Datasets - Running AI tasks on files
Promptloop streamlines the process of applying AI models to your data. We do this with datasets. Upload a CSV or Excel file, select relevant inputs for the model to use, and launch AI tasks on hundreds to thousands of rows.
Datasets are where you will store, edit, and view data that you are processing with AI tasks.
Helpful Links
Getting Started
This video overview provides a guide of how to get started and take full advantage of datasets.
Files and Versions Datasets are where you can upload the data you are working with on the PromptLoop Platform.
Uploading You can upload data to launch a job, using an existing AI task, or upload a dataset to filter and analyze first before running.
Generating Datasets If you don't have any data to start, you can use our crawlers to pull back thousands of companies that meet your criteria. This is a great place to start if
Run an AI task on each row When you run an AI task on a dataset, the job will run in the background and save as a new version in the dataset when its complete. This will allow you to run tens of thousands of operations at once and freeing you up for other work.
If you have questions about limits, or have a task that requires a large amount of rows, reach out to the team here.
Reliable and Scalable Datasets are an extremely powerful feature available to all users and one of the core capabilities of how we think about leveraging AI models efficiently.
How to run an AI task on a spreadsheet file upload
Step 1: Upload a file with data
Datasets let you use any data table in an Excel or CSV file. Our systems automatically detect columns and let you select which you want to use.
- You can select the columns that you will use as inputs for the task - this is often a single column like a website or search term
- Results from your task - new columns or rows - will be added into the uploaded sheet and available to download as a new file
Step 2: Launch the Job
Select your task and launch the job with the correct input columns. Jobs are immediately added to the queue based on your account tier and capacity. You will see progress and results once the task is running. Even extremely large jobs usually complete within 90 minutes.
If you do not already have an AI task created, use the editor to create one or copy a template to edit from the template library. The task creation tool guides will help you get started.
Step 3: View results
Results are saved as a new dataset version for review. You can then search and filter data before exporting and using the results of the task. You can also run data on another task right from the datasets page.
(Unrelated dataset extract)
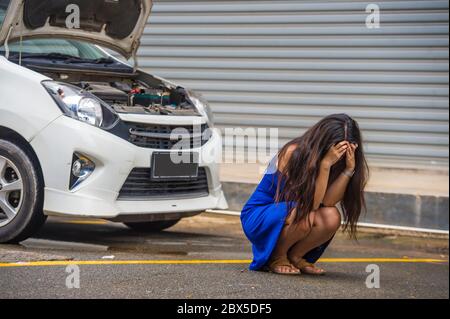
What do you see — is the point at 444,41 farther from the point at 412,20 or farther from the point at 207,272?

For help setting up your first datasets, or questions about capacity and running large files, reach out the the team or book time with us to let us help you. Book a Session
Dataset Tools
Generating a Dataset

Dataset generation utilizes our web crawlers to crawl millions of businesses to construct relevant datasets from scratch for you to identify high quality sales targets. This is split into two categories now: Geographic Crawl and Global Crawl.
Geographic Crawl - This takes in geographic constraints (I.e New York State, Atlanta, or the South East US) as well as a keyword (I.e Auto repair shops, hotels, coffee shops) and returns a deduped list of all businesses in that region that match those keywords. This crawls tens of millions of businesses with physical addresses and is great starting point that you can then run more custom tasks on.
Global Crawl - This takes in business specific filters (I.e B2B, Healthcare, Headquartered in the US) and uses our crawlers to return a list of thousands of businesses matching that criteria and their websites. We pull all of the information directly from their website, so it is as up - to - date as possible.
Dataset Generation is limited based on your account tier and set up. If you would like assistance increasing limits please contact your admin or book a call with the team here.
How to generate a dataset
Step 1

Navigate to the Datasets page and select Generate Dataset
Step 2

Choose your option.
Step 3 - Geographic Crawl

Select the region(s), city(s), and or specific zipcodes you want to target and put in a keyword to search for. You should only ever provide one keyword type per generation (e.g don't put: 'hotels, restaurants, and schools') as the crawlers will look for businesses that match all of them. Instead if you need coverage of all three, run three separate generations. We recommend starting with a small subset of the geography to confirm the keyword is returning the correct type of businesses.
Step 4

Once you click generate, you will see a dataset row show up as the crawler is working. It will automatically update once it is completed and usually takes a couple of minutes.
Step 5

Once generated, the dataset can be used the same as any other and you can run additional enrichment tasks as needed!
New Column Gen
For any dataset on PromptLoop, you can take advantage of the new column generation feature to quickly format, clean up, or edit the output of a task or change any column.

New Column Gen is available for free on all datasets with all team and enterprise plans. You can use this for quick and reliable reformatting right in the PromptLoop platform
Just like an Excel function, you can select the existing columns that you want to use as input and context and provide instructions for what you want to accomplish.

When you are creating your prompt you can run a quick preview on random rows. This allows you to dial in the final results and iterate quickly.

This then runs on all rows in your dataset automatically when you click Generate. It runs much faster than a normal task, but allow about 10 minutes per 20k rows of data. The completed file with the new generated column will be automatically added as a new version when it completes.